Exercise details »
Could you copy each line of the entries that contains "such"?

BEGIN

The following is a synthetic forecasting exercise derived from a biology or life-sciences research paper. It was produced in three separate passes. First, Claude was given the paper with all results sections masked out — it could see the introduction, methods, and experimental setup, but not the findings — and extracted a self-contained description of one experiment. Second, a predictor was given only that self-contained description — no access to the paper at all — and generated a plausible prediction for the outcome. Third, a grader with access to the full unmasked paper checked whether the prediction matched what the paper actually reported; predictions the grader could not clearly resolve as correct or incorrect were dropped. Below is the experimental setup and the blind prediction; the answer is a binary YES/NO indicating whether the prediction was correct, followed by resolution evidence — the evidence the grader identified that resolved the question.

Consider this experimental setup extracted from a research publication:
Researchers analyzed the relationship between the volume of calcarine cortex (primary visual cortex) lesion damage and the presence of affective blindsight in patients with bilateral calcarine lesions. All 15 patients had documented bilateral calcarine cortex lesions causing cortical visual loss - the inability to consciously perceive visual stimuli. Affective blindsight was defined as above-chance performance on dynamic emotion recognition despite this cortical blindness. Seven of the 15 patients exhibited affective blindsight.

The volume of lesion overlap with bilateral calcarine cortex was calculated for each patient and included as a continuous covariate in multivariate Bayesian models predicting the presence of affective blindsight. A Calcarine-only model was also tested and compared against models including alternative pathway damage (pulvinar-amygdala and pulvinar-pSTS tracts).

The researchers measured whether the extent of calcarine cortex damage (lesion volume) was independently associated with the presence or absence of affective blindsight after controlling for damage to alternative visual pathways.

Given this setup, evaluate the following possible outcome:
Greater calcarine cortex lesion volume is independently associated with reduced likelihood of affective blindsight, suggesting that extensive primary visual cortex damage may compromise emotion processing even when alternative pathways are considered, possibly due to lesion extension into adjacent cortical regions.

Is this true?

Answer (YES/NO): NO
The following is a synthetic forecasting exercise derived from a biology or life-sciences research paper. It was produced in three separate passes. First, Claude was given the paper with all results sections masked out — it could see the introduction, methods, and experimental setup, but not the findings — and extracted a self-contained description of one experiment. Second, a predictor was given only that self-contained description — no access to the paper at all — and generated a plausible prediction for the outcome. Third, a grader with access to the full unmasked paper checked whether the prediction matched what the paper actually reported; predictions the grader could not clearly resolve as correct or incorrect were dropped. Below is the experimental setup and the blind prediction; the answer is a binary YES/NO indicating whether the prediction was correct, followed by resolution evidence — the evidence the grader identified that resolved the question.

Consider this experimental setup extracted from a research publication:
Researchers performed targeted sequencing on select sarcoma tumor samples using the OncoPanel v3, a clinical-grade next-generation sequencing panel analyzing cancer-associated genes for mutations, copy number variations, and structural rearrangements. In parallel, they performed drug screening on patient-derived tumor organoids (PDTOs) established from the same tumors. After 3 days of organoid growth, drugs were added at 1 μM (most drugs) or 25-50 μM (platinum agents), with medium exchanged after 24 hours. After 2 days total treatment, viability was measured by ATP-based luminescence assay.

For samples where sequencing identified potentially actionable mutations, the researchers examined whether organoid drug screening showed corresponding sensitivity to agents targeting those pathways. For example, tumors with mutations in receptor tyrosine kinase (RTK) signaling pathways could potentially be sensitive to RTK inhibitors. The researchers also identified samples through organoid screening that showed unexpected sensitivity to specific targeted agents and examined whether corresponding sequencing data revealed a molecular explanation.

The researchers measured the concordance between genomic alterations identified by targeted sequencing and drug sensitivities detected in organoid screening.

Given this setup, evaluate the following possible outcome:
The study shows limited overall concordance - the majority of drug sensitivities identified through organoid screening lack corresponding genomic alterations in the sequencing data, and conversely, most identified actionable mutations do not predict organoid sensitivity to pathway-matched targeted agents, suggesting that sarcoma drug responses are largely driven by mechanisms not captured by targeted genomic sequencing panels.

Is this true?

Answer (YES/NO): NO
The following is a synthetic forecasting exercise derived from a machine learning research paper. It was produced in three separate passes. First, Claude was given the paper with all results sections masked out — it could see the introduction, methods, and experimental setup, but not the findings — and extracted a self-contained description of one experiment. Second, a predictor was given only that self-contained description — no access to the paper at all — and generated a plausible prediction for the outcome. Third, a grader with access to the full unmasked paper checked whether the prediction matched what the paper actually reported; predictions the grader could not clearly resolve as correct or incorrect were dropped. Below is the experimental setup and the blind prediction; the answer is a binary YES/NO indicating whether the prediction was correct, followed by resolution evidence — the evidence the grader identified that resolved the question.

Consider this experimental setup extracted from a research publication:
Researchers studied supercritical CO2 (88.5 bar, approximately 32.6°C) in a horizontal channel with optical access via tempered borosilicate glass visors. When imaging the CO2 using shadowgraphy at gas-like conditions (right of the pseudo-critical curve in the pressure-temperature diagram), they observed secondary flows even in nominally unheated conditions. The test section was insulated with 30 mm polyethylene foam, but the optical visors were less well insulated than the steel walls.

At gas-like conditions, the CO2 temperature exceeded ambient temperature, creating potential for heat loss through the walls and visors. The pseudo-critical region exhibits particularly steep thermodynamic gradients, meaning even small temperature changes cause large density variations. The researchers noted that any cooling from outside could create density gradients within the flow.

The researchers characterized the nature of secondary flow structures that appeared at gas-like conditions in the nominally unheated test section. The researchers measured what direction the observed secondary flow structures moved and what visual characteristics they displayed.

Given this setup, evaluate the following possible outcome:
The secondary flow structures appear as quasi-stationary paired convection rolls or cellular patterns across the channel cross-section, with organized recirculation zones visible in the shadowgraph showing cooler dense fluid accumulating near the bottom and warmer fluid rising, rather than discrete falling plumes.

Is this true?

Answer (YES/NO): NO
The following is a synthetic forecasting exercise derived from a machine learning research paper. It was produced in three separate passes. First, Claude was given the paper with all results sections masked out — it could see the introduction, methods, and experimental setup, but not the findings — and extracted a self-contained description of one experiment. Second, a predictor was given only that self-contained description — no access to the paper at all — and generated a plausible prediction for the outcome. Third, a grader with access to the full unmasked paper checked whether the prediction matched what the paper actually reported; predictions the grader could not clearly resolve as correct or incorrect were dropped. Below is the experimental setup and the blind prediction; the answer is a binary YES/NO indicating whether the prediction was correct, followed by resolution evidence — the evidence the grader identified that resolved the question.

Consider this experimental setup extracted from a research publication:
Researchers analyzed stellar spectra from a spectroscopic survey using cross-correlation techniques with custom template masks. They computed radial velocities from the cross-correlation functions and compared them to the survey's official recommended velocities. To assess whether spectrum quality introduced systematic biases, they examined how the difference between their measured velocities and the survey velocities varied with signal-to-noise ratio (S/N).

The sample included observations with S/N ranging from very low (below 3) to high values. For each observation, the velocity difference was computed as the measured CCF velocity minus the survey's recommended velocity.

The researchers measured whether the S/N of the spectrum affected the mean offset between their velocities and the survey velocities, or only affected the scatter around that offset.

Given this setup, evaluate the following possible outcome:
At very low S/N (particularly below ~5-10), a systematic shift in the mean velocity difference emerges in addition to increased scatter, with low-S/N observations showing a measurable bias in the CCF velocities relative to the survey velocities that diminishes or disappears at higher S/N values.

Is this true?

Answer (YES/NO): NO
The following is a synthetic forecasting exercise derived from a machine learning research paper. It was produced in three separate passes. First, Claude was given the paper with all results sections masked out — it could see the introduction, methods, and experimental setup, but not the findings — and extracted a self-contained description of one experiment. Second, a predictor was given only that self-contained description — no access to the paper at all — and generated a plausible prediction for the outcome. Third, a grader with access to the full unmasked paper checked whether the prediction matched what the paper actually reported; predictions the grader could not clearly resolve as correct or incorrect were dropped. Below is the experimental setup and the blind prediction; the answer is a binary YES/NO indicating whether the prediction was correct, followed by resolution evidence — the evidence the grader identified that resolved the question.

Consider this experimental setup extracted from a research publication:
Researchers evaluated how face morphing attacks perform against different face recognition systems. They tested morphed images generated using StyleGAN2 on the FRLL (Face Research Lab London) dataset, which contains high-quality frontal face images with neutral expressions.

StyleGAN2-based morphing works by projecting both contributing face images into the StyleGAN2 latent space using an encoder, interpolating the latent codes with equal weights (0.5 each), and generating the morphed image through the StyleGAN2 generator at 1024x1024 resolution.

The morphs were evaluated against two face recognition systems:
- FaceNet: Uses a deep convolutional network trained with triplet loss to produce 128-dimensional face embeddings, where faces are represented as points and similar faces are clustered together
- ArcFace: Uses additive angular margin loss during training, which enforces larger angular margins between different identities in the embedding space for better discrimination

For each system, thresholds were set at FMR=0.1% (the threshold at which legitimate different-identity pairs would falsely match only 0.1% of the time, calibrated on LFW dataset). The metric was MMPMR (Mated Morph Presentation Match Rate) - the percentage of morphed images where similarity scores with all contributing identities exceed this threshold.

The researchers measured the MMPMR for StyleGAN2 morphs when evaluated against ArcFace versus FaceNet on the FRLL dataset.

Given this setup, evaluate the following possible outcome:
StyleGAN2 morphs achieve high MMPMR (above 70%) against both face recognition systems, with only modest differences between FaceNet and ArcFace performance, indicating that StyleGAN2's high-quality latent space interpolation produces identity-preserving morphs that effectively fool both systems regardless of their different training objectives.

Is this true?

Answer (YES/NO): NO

END
BEGIN

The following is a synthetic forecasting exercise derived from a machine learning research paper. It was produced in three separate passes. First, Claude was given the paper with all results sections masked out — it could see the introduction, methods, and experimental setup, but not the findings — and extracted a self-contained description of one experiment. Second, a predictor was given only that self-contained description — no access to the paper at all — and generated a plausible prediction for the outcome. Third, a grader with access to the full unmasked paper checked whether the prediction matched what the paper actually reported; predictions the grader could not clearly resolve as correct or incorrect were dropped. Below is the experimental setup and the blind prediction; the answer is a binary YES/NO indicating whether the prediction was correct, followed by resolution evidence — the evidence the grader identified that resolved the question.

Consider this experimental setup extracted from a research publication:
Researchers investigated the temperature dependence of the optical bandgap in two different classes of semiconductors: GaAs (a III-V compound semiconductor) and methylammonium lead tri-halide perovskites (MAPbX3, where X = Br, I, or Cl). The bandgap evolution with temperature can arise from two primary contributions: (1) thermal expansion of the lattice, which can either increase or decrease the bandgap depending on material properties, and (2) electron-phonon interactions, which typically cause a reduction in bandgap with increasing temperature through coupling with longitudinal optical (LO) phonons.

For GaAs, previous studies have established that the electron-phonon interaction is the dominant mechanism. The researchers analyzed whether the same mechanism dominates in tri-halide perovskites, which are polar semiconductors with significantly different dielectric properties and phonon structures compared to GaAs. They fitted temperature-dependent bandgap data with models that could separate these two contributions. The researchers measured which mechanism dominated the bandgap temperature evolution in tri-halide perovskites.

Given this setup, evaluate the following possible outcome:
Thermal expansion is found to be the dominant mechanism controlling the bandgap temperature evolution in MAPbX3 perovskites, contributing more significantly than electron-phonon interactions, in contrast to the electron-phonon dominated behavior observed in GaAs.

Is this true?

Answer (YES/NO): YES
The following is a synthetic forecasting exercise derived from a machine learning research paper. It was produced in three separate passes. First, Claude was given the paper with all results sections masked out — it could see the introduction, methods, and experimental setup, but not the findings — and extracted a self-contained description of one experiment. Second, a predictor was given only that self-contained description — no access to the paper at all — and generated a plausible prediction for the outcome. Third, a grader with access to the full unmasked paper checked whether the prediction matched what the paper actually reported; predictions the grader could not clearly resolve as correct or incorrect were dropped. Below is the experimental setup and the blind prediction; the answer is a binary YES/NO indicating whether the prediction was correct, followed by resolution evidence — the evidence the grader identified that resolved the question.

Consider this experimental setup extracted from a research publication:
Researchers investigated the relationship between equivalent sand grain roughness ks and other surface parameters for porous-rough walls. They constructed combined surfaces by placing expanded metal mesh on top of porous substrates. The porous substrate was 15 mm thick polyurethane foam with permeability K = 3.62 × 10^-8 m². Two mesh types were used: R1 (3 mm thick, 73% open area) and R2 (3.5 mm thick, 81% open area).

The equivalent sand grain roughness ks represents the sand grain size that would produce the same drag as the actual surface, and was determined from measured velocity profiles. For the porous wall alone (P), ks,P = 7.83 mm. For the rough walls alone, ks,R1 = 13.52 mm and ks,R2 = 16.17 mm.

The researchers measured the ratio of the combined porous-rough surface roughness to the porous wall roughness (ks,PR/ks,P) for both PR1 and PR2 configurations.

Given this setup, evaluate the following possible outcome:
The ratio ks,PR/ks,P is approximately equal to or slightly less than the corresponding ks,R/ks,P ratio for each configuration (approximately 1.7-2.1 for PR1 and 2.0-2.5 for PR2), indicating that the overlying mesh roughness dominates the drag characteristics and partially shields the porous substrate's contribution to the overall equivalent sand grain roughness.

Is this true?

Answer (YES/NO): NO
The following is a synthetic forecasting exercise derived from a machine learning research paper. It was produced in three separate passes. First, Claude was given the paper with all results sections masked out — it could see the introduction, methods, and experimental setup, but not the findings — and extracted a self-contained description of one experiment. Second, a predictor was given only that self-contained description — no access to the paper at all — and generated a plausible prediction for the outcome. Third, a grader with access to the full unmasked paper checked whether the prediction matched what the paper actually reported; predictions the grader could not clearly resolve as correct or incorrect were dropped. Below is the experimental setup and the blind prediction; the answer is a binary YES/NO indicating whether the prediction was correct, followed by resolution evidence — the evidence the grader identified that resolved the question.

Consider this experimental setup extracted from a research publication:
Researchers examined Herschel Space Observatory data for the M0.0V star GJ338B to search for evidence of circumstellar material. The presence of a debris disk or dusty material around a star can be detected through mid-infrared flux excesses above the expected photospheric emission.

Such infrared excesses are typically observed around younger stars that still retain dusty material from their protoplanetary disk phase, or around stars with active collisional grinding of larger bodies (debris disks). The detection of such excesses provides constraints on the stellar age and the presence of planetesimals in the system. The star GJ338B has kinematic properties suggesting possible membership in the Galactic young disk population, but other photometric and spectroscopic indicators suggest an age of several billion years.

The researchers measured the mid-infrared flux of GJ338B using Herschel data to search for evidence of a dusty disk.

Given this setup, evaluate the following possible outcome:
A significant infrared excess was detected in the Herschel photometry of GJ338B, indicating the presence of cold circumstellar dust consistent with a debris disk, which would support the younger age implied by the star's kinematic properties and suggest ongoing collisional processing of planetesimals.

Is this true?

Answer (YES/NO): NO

END
BEGIN

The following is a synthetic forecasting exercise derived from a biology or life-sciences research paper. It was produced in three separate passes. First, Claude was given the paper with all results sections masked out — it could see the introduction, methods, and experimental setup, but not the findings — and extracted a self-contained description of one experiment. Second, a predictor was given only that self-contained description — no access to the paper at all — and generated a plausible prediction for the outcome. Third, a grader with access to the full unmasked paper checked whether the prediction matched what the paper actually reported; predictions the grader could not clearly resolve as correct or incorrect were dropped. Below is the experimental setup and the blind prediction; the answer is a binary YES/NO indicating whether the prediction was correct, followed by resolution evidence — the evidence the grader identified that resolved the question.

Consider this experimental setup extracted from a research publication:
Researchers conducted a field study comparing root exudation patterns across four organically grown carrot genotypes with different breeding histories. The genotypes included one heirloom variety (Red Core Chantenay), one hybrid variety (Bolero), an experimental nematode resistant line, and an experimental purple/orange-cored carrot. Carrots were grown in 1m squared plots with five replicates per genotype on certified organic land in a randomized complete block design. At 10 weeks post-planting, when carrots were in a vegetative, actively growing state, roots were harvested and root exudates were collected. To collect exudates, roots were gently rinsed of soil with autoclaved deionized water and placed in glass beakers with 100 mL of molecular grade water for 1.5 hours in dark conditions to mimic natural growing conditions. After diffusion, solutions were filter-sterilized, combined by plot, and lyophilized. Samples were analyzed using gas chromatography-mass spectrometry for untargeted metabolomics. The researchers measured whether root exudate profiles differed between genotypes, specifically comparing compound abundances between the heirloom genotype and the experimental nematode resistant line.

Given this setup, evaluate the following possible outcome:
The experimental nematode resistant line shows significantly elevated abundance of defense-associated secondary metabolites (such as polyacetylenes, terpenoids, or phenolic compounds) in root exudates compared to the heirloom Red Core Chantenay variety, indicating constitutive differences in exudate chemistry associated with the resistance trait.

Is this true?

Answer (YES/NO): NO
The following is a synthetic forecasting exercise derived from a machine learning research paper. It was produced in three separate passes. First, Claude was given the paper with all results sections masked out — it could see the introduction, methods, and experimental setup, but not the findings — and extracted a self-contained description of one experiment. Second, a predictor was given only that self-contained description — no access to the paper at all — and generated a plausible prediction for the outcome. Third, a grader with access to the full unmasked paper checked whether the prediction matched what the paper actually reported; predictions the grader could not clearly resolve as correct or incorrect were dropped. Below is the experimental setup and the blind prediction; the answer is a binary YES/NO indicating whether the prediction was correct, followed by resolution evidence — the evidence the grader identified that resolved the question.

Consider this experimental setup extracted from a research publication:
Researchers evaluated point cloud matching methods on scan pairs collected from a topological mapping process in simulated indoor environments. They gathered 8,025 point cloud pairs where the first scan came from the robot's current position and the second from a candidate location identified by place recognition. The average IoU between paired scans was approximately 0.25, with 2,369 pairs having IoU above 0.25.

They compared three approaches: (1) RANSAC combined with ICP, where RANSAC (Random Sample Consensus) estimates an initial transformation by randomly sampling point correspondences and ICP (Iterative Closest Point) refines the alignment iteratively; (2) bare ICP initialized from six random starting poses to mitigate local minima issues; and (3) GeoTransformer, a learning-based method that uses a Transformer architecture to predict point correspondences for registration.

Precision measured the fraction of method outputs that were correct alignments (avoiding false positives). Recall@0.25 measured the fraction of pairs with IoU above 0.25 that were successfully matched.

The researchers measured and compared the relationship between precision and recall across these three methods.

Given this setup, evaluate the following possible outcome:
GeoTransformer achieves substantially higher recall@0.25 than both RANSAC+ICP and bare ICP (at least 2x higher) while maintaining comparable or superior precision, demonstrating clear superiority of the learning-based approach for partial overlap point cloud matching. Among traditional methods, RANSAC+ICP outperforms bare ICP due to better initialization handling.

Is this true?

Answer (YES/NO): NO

END

Written reply »
Such infrared excesses are typically observed around younger stars that still retain dusty material from their protoplanetary disk phase, or around stars with active collisional grinding of larger bodies (debris disks). The detection of such excesses provides constraints on the stellar age and the presence of planetesimals in the system. The star GJ338B has kinematic properties suggesting possible membership in the Galactic young disk population, but other photometric and spectroscopic indicators suggest an age of several billion years.
The experimental nematode resistant line shows significantly elevated abundance of defense-associated secondary metabolites (such as polyacetylenes, terpenoids, or phenolic compounds) in root exudates compared to the heirloom Red Core Chantenay variety, indicating constitutive differences in exudate chemistry associated with the resistance trait.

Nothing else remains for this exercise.